Fue precisamente también en aquel periodo cuando Chirino realizó su primera exposición individual, titulada 'Los hierros de Chirino', en el Ateneo de Madrid, y allí mostró vez primera sus 'Composiciones' y sus 'Herramientas poéticas e inútiles', obras totalmente abstractas, de hierro forjado, definidas como dibujos en el espacio. En esas mismas fechas redactó un importante texto, en el que definía las características de su propia obra, con el título de 'La reja y el arado'. Fue en un número extraordinario que la revista 'Papeles de Son Armadans' le dedicó al mencionado grupo El Paso.

Instalado en Madrid desde hace 70 años, fue director del Círculo de Bellas Artes entre 1983 y 1990, recibió entre otros reconocimientos el Premio Nacional de Artes Plásticas, la Medalla de Oro de Bellas Artes y el Premio Cristóbal Gabarrón. Con motivo de una gran exposición sobre toda tu trayectoria en la galería Marlborough, Chirino hablaba sobre el arte como motor de su existencia: «Mi vida ha sido una obra continua, es mi pasión y mi fortaleza».

El canario cuenta desde marzo de 2015 con un museo dedicado a su obra en Las Palmas de Gran Canaria que ocupa la primera fortificación erigida en las islas durante la conquista, el castillo de La Luz.
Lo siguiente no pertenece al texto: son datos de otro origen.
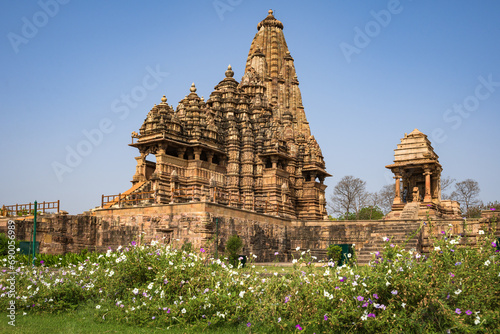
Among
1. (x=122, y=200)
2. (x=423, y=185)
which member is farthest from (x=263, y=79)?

Un museo que funciona desde su inicio como una fundación de arte y pensamiento en la que se promueven regularmente debates sobre la creación cultural y los grandes temas sociales. Una casa que se queda huérfana de su inspirador.

Martín Chirino parte del hierro como metal conductor de una obra que busca su máximo potencial expresivo tratando de utilizar siempre un mínimo de materia. Sus esculturas, por lo común de grandes dimensiones, responden a un doble impulso: por un lado, el diálogo con el arte primitivo, los materiales y el paisaje nativo de las Canarias, leídos con los ojos de la evocación imaginativa y la memoria de aquel artista adolescente que soñaba con mover el horizonte de su playa; por otro, un poderoso impulso sígnico que genera todo tipo de geometrías espaciales, por lo general curvas (espirales casi siempre), capaces de iluminar el espacio que las rodea y de ser a la vez, para quien las contempla, enigma y revelación.